PIM Master™ Passive Intermodulation Analyzer User Guide : General Information : ­Scope of the PIM Master User Guide
 
­Scope of the PIM Master User Guide
The PIM Master User Guide describes the connection and operation of the PIM Master and also the PIM Analyzer and Distance‑to‑PIM Analyzer modes that are associated with supported Anritsu handheld instruments.
This chapter provides a general overview of PIM analysis and the Anritsu PIM Master. It also includes instructions on care and user maintenance, describes frequency range pairs, illustrates a typical PIM analysis setup, and reviews updating the PIM Master firmware.

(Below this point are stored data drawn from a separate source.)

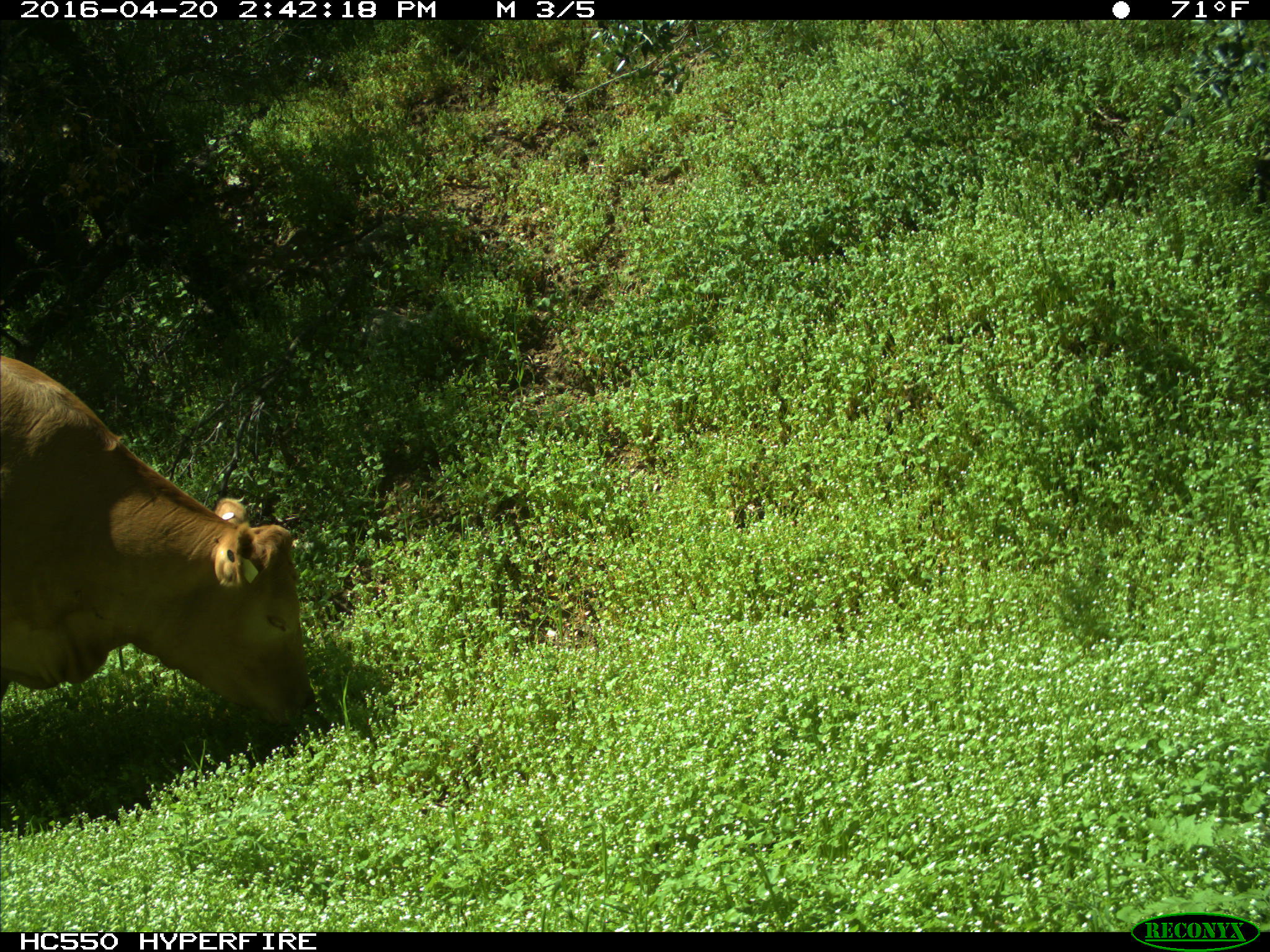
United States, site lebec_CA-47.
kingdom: Animalia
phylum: Chordata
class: Mammalia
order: Artiodactyla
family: Bovidae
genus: Bos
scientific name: Bos taurus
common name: domestic cow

PIM Analyzer provides an instrument overview, parameter setup, and connection setup for PIM analysis. It also includes a comprehensive review of the menus that are available in the PIM Analyzer mode on Anritsu handheld instruments.
Distance‑to‑PIM™ (DTP) provides an instrument overview, parameter setup, and connection setup for Distance‑to‑PIM analysis. It also includes a comprehensive review of the menus that are available in the Distance‑to‑PIM Analyzer mode on Anritsu handheld instruments.
Programming Commands lists available SCPI commands for remote setup of the PIM Master and PIM Analyzer mode through the remote control of the Anritsu handheld product.
Instrument Messages and Errors lists reference, error, and warning messages.
Windowing describes windowing, which reduces side lobes by smoothing out the sharp transitions at the beginning and at the end of a frequency sweep.
Preset State Definitions describes preset states for Distance‑to‑PIM analysis.
Note 
Images of measurement results and display screens that are shown in this manual are typical examples. Images on your instrument may differ.
Why Test for PIM?
Lack of linearity can limit the receive sensitivity of a cellular system. This limits the reliability, data rate, capacity, coverage, and return on investment of the system. The PIM test is an excellent indicator of linearity and construction quality.
PIM results from two or more strong RF signals mixing in a non‑linear device. These non‑linear devices, or junctions, occur in improperly tightened, damaged, or corroded connectors or in damaged antennas. Rusty components, such as mounts and bolts, are also suspect when hunting for sources of PIM.
Many common frequency combinations can produce PIM in a cell receive band. PIM signals in the cell receive band will:
Raise the receive noise floor
Increase the bit error rate
Decrease the coverage area
Cause early handoff
Increase dropped calls
Increase early termination
Require the mobiles in the cell to increase Tx power (increase battery drain)
Avoiding PIM begins with quality construction methods. Increasing capacity, new services, and aging infrastructure, however, are all working against this strategy, and PIM testing is becoming more important every day.
Proper care and maintenance of connectors is essential to keeping PIM low. Inspection and cleaning is a central part of good performance. Proper torque is important, because the seals and interface areas are designed for this pressure.
PIM testing is becoming more important as cellular systems age and as the carrier count is increased. A test that was not as important when cellular systems were lightly loaded is becoming a critical part of modern cellular maintenance.
A cell site that is constructed with PIM in mind will cost less to maintain over time. This same site will show cleaner performance than similar sites that were not PIM tested.